Currently I work in a small research lab at a university and there isn't really any mobility in terms of job role. This was a job I took specifically to get away from the stresses of working for corporate/commercial software, where the only lateral moves were into project management, which I don't have the brain for.
Would teaching be a viable option? Maybe you could replace some of your current work hours with time as an instructor, teaching assistant, something like that...
Unfortunately, I only have a small amount of teaching experience, and bigger the issue with fibromyalgia is that it does its own thing on its own schedule; I can't predict when I'm going to be in too much pain to get out of bed.
I understand. Hopefully you can talk to your employer and get some reduction in your work hours so that you can have time to recuperate. It may be worth considering asking to do some work from home as well if that is possible. That way, if you're not feeling well, you can stop. But if you feel up to putting in an hour or two, you can do that, and then go back to resting some more. I hope that you will have some relief and that things will get a bit easier for you.
Thanks. The thing is, I'm already being very well-accommodated at the current job, but I'm just not happy with the work I'm supposed to be doing. But there's this gigantic barrier to me finding another job I'd rather be doing, because of my constraints.
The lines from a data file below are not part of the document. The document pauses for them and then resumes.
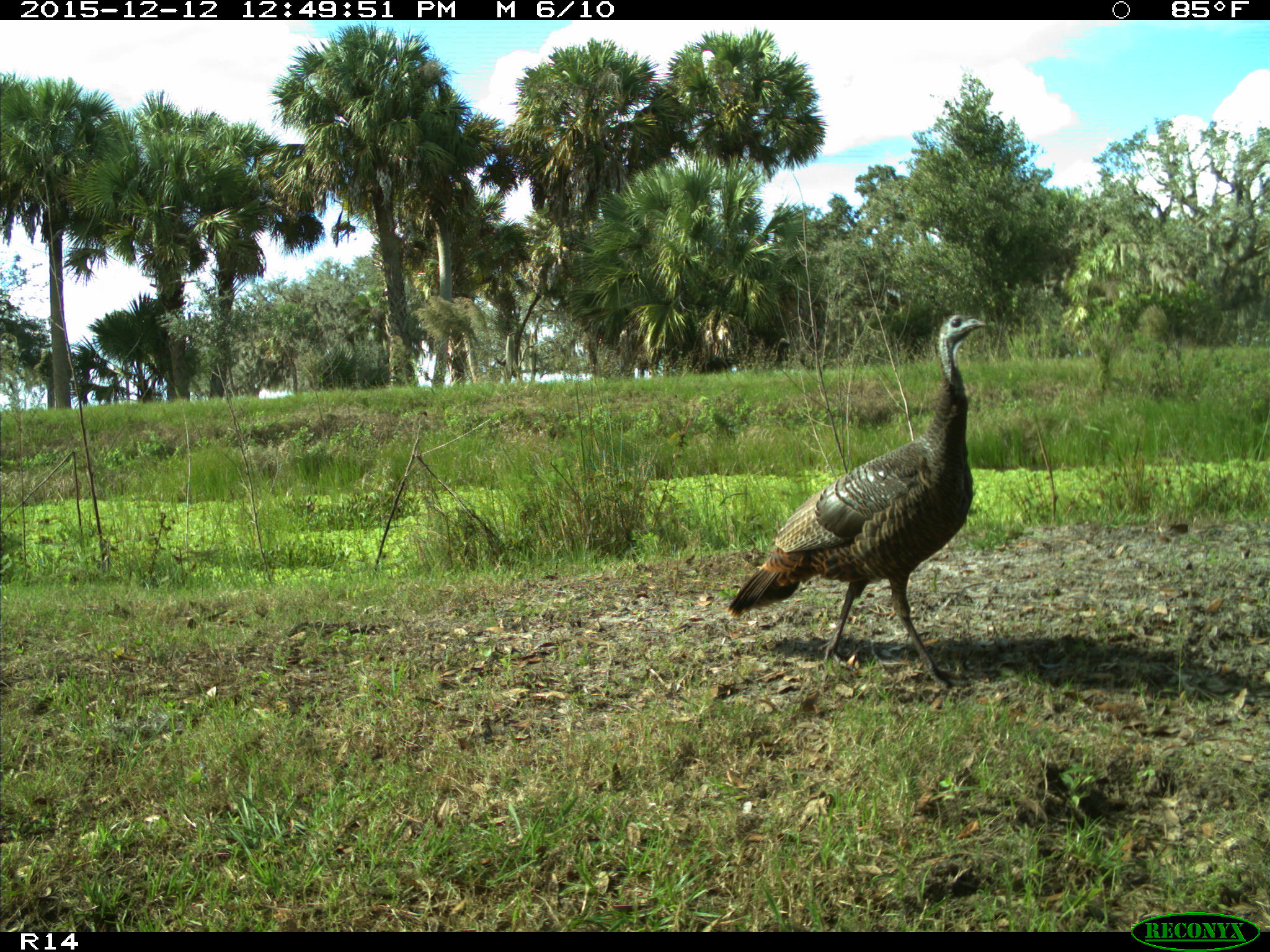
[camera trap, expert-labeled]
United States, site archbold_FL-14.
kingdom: Animalia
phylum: Chordata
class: Aves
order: Galliformes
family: Phasianidae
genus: Meleagris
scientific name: Meleagris gallopavo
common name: wild turkey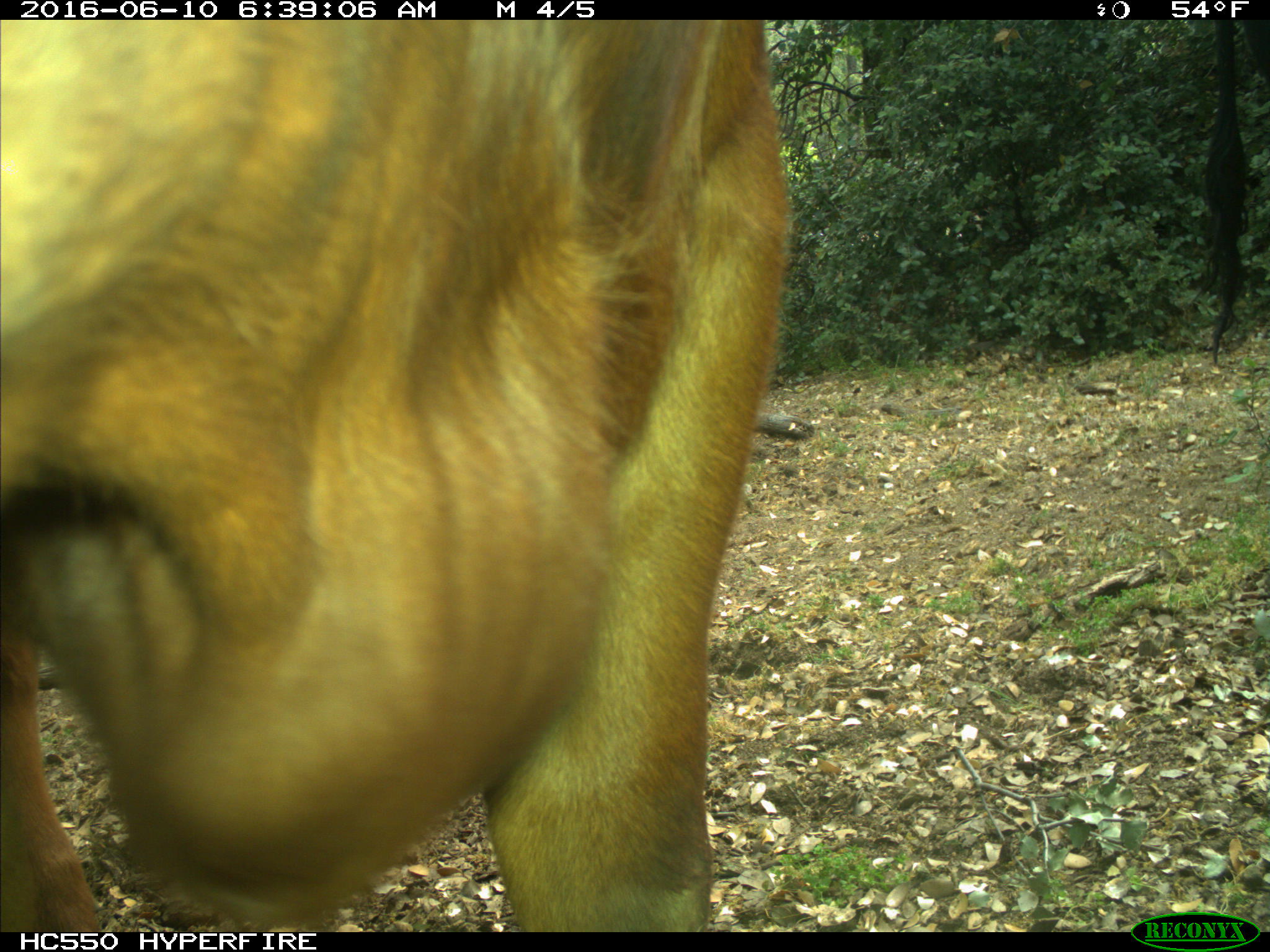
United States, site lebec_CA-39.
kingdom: Animalia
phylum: Chordata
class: Mammalia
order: Artiodactyla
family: Bovidae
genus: Bos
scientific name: Bos taurus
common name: domestic cow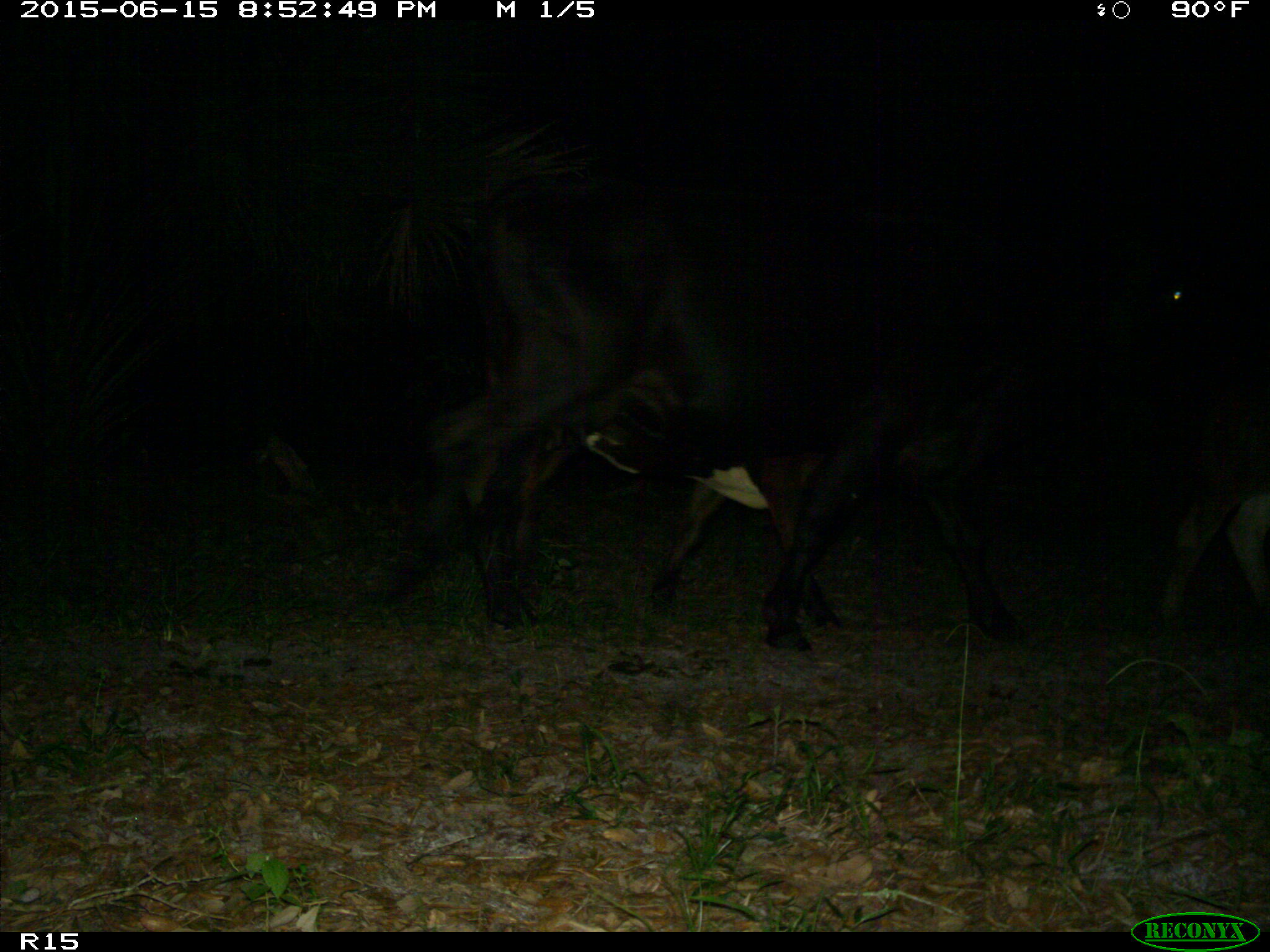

In that case, my sense is that staying at this current job is the right call to make, at least for the time being. Even if you're not terribly fond of the work, it's work.
I realize it's a bit of a silly analogy, but I really dislike certain chores like folding laundry. I've found it helpful to take a patient attitude toward it of folding one item at a time and not worrying about how long the whole process takes. Hopefully you can take the same approach - just do one task at a time. Focus on getting the work done rather than whether it is deeply enjoyable or satisfying. Try to get the satisfaction from the effort and time you put into it, rather than whether it is inherently fun or interesting.
If/when you're able to, go out into the world and spend a bit of time doing other things you enjoy outside of work - it doesn't have to require a huge commitment. Maybe take a class, like a yoga/meditation class, or do some meetups related to technology when you can, that sort of thing. If you're able to do some things like that, I hope it can make up a bit for the lack of engagement at work...
If you're able to stabilize your health situation, then you can start to think about getting a different job as well.
It's not just a lack of engagement or a mild dislike for the work, it's that it's stuff that I don't have any competency in and, due to the brain fog due to being in constant pain, I am unable to focus enough to learn what I need to learn.
If I had this workload at a job where I already knew what I was doing, I'd agree with you, but I'm out of my depth and I feel like I'm just wasting everyone's time.
That's a tough one. If you haven't already, and you think it won't be used against you, it may be worth talking to your boss about the situation. Maybe they can adjust the kind of work they ask you to do so it's a bit easier for you to handle.
It also may be worthwhile to start looking around for other opportunities while you still have this job. They say it's easier to get a job when you already have one. Maybe you'll find something that's more in line with things you already know and they might also be willing to accommodate your health issues.
Yes. But what jobs might those be? That was entirely the question I was asking by making the original post.
I apologize for misunderstanding your original post. I guess that was a lot of "sound and fury, signifying nothing" :)
My thoughts turn to doing the same things anyone would normally do looking for a job: Check the most popular job boards for postings in your area. Also, do searches for companies in your area that you think you may enjoy working for and see if you can contact them directly somehow (via email, linkedin, whatever the case may be). Possibly get in touch with some headhunters to see if they can bring opportunities to you.
Given your situation, I'd try to apply for jobs where I think I already know how to do stuff quite well, to reduce the learning curve. The idea is to leverage the knowledge and experience you already have as much as possible.
If you get to a point where they are interested in you, I think that is the time to mention your health issues and see if they can help and support you to work around them. I wouldn't bring it up right away - I think it's better to raise it once you already have their interest and attention as a stand-out candidate.
I don't know this for certain, but it may be worth looking into government or non-profits, with the idea being that they may pay less, but perhaps they'd be more flexible in accommodating you.
Searching for a job may be taxing on its own, so make sure to space this out and not do too much at a time.
Of course, this is all stuff you may have considered already. I don't have any really unusual or original ideas that come to mind.